Dataset rows:
═══

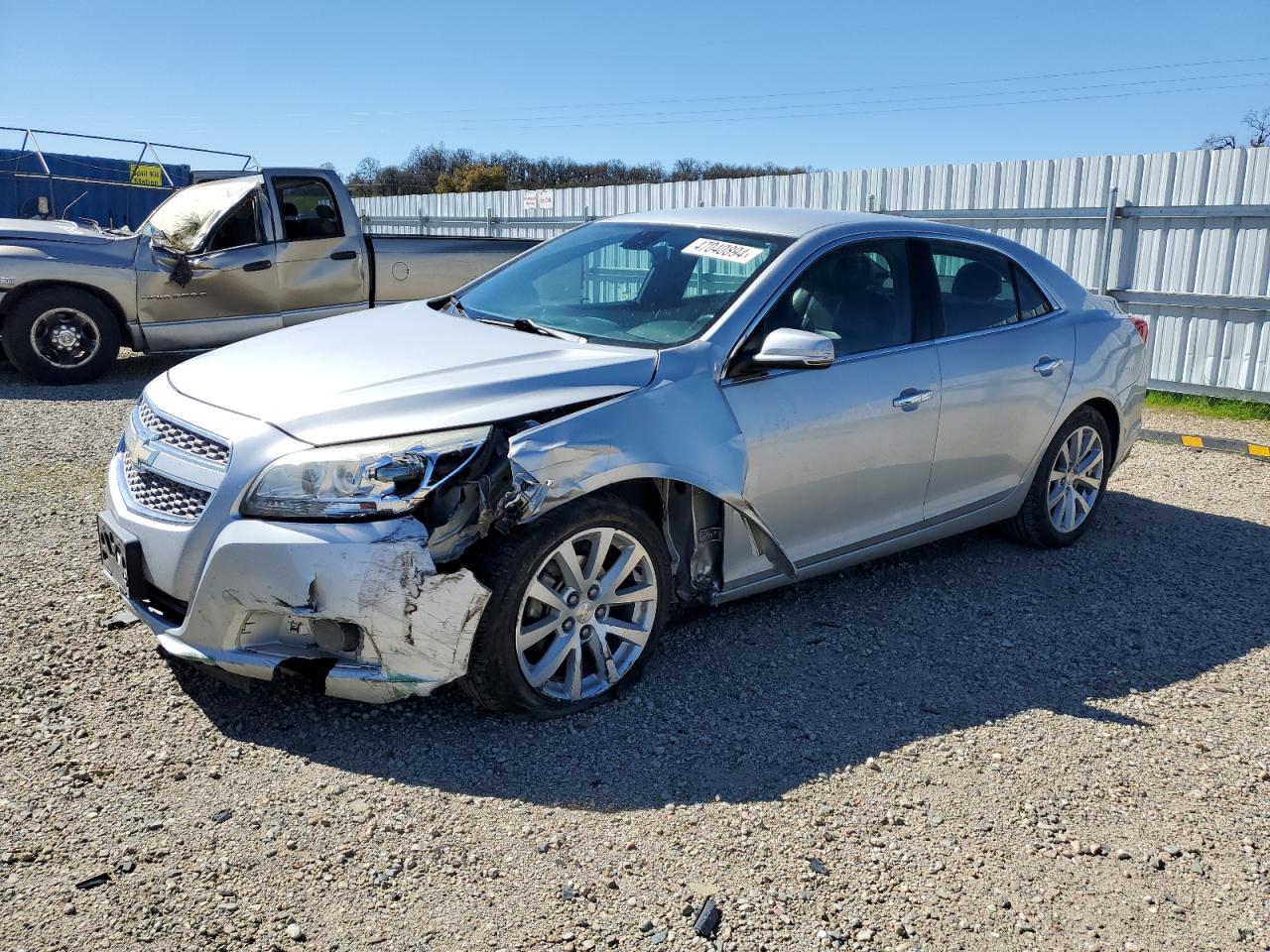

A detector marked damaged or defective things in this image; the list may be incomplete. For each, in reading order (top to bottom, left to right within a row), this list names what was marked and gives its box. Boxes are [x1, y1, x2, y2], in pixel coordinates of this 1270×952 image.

crumpled front bumper [121, 515, 490, 710]
damaged silver car [98, 207, 1153, 715]
damaged pickup truck [101, 207, 1153, 715]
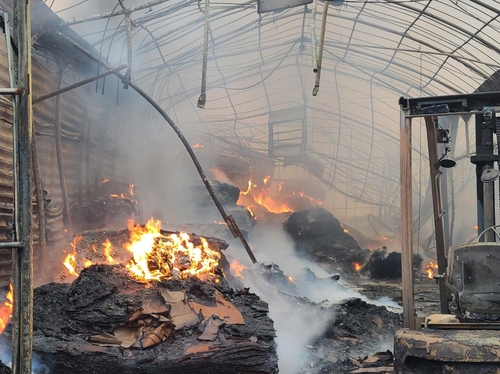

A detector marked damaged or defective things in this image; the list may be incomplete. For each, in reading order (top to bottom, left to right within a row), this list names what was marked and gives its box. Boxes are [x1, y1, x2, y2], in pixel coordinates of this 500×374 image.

charred cardboard stack [286, 207, 368, 274]
burned paper bale [284, 207, 370, 274]
burnt machinery [394, 91, 500, 374]
charred cardboard stack [6, 229, 278, 372]
rusted metal sheet [394, 328, 500, 372]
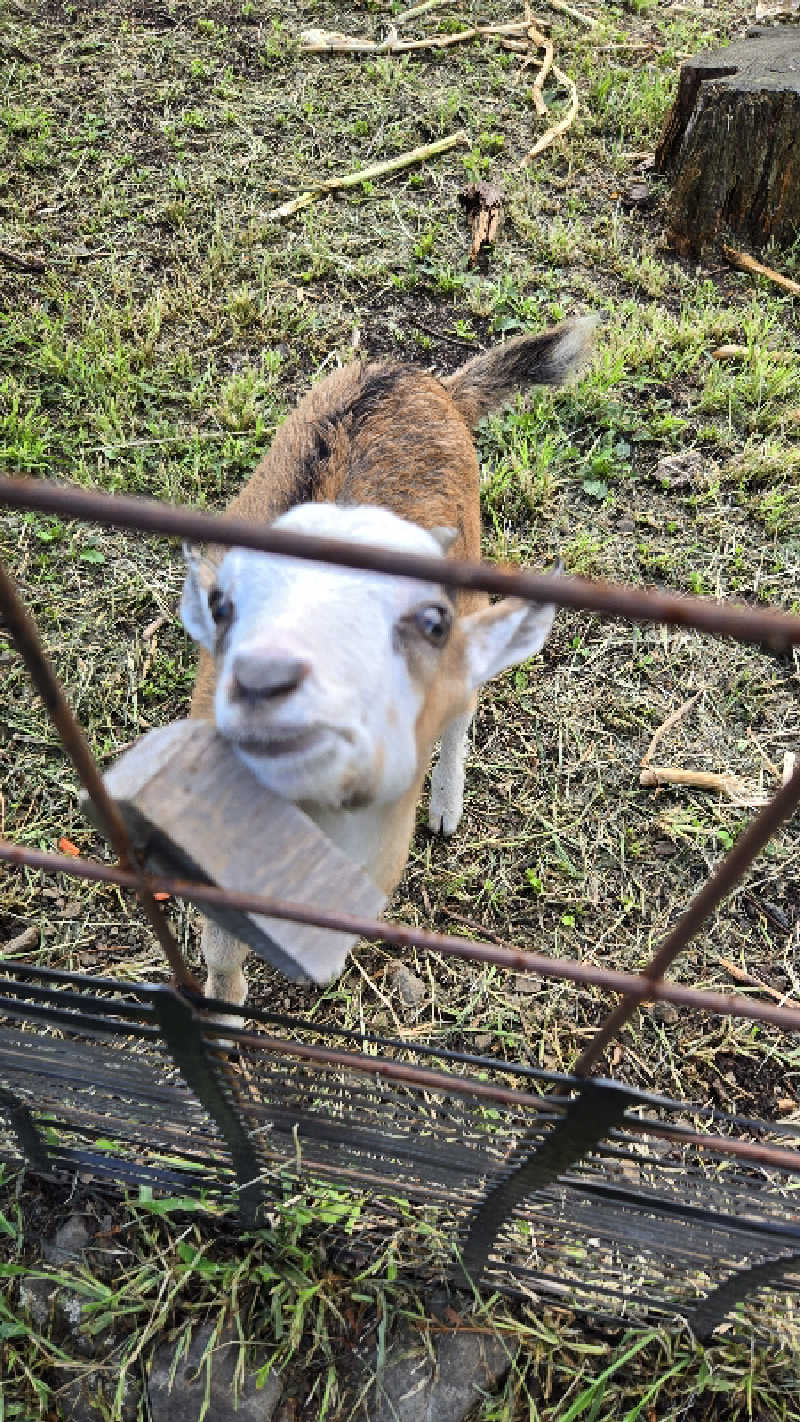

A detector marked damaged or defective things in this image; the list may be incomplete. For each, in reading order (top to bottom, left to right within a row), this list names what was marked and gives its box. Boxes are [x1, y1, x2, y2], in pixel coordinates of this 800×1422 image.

rusty metal bar [1, 480, 800, 651]
rusty rebar [1, 480, 800, 651]
rusty metal bar [0, 560, 198, 995]
rusty rebar [0, 560, 198, 995]
rusty metal bar [1, 836, 800, 1040]
rusty rebar [1, 836, 800, 1040]
rusty metal bar [574, 756, 800, 1075]
rusty rebar [574, 762, 800, 1069]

═══

Copy the listing lines again without changes, beginning at the line containing "this 800×1422 image." and ending with the last line of the listing.

A detector marked damaged or defective things in this image; the list may be incomplete. For each, in reading order (top to bottom, left to right within a row), this list names what was marked and gives its box. Boxes are [x1, y1, x2, y2], in pixel coordinates of this 800×1422 image.

rusty metal bar [1, 480, 800, 651]
rusty rebar [1, 480, 800, 651]
rusty metal bar [0, 560, 198, 995]
rusty rebar [0, 560, 198, 995]
rusty metal bar [1, 836, 800, 1040]
rusty rebar [1, 836, 800, 1040]
rusty metal bar [574, 756, 800, 1075]
rusty rebar [574, 762, 800, 1069]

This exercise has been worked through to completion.